## Start GIVEN DATA

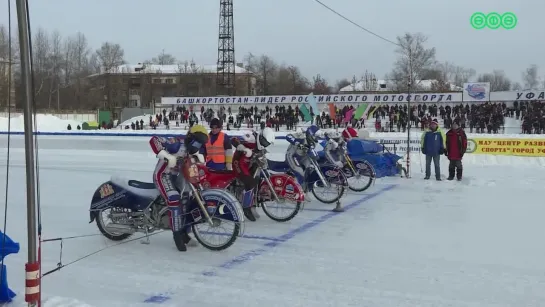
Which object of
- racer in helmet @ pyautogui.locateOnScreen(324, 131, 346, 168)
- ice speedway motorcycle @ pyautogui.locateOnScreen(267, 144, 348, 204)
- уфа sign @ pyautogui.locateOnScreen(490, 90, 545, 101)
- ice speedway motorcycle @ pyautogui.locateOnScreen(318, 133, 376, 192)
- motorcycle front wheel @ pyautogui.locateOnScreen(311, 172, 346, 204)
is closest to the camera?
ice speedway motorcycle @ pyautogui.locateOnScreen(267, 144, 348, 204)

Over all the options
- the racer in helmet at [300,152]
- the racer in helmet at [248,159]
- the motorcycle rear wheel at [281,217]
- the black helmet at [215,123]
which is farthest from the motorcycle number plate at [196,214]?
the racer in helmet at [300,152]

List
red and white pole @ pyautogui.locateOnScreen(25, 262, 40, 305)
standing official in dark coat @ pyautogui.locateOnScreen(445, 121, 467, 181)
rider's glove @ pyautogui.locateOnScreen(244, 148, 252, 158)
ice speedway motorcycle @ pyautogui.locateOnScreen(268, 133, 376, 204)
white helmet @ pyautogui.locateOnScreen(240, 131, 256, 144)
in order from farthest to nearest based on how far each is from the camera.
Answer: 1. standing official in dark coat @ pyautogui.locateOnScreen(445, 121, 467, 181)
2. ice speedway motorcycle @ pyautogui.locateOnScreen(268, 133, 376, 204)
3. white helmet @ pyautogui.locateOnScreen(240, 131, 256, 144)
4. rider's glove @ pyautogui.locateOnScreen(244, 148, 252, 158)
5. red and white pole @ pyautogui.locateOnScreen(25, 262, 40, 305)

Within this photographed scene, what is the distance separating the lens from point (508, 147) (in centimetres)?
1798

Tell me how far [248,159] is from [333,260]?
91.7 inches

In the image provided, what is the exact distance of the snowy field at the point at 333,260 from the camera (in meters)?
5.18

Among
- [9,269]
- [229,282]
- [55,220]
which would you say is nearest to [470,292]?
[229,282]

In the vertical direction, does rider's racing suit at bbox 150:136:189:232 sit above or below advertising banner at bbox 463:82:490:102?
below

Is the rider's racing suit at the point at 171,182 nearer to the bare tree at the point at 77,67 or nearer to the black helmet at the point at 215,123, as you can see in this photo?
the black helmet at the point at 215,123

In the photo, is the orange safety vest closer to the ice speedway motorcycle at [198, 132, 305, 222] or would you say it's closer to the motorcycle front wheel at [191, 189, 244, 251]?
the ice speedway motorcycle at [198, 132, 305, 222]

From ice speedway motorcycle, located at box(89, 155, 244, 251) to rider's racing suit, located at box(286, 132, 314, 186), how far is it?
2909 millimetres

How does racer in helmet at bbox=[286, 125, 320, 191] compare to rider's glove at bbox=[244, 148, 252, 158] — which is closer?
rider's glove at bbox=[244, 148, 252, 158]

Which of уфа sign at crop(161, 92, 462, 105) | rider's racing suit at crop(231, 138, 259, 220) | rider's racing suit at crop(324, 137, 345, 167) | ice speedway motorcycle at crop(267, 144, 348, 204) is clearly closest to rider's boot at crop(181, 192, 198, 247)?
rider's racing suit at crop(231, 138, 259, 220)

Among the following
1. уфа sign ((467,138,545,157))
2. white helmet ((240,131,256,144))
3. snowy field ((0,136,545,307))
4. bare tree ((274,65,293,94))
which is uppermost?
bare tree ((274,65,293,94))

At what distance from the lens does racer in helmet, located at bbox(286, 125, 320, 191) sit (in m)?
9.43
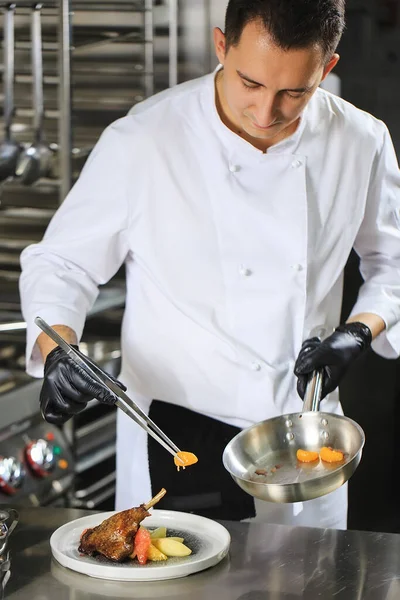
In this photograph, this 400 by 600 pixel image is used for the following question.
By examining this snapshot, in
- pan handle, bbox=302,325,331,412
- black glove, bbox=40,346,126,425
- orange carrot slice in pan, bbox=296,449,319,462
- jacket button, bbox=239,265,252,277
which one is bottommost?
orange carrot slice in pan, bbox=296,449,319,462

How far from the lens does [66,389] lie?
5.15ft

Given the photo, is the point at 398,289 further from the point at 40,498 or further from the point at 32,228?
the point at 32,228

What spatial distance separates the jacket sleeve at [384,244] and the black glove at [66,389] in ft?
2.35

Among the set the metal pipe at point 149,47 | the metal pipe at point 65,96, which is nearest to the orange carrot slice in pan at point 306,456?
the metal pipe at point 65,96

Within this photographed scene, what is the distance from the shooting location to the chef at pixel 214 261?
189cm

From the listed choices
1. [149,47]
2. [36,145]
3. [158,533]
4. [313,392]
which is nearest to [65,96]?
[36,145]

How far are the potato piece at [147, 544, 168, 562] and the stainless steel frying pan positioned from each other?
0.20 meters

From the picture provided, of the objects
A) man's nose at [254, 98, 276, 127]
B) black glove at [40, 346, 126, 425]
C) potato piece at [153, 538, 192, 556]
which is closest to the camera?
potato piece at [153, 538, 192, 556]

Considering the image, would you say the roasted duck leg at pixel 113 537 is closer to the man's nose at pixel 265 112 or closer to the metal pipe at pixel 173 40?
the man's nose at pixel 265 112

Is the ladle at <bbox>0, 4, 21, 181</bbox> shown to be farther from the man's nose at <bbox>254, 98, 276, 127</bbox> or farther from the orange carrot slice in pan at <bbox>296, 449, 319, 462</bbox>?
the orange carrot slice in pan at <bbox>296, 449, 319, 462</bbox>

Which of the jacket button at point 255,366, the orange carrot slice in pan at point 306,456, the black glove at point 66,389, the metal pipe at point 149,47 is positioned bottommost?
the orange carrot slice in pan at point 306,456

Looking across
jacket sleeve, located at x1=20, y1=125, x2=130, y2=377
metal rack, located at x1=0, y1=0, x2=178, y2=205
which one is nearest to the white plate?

## End GIVEN DATA
## Start GIVEN DATA

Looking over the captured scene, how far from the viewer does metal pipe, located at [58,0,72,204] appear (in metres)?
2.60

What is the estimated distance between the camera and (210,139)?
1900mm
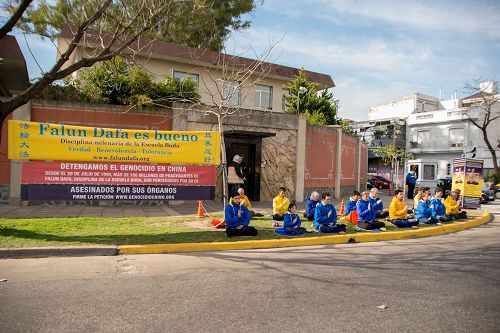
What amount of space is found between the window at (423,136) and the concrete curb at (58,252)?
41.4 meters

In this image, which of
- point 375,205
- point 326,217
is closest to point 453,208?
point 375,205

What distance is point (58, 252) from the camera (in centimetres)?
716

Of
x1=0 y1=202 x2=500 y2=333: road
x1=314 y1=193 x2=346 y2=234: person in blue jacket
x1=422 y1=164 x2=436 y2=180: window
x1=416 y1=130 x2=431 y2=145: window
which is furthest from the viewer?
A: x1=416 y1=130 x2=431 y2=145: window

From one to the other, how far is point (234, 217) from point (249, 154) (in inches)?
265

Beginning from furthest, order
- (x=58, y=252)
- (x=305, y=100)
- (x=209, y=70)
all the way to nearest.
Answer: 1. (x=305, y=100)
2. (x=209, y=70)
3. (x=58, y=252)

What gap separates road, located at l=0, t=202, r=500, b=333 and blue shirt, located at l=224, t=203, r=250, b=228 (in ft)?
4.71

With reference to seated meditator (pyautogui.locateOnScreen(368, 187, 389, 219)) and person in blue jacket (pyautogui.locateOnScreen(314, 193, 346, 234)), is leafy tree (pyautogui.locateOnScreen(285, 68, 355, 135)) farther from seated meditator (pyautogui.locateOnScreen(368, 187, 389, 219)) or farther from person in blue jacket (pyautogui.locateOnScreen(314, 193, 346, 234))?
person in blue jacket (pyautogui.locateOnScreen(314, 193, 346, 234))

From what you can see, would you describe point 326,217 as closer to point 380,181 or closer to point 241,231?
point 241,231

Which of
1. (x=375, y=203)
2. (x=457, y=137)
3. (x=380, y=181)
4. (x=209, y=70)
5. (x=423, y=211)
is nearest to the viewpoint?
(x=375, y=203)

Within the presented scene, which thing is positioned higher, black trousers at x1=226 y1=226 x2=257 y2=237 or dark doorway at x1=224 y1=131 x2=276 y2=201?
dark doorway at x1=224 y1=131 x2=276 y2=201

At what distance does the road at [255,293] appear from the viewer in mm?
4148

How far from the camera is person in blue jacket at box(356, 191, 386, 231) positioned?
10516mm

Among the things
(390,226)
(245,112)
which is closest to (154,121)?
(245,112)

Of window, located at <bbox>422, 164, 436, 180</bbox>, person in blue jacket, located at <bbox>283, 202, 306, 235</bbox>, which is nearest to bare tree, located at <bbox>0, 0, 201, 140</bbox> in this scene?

## End GIVEN DATA

WRITTEN REQUEST: Copy out the listing above, starting at the line containing "Looking across" and ending after the line containing "which one is nearest to the white plate?".

COMPLETE OUTPUT:
Looking across
jacket sleeve, located at x1=20, y1=125, x2=130, y2=377
metal rack, located at x1=0, y1=0, x2=178, y2=205
which one is nearest to the white plate?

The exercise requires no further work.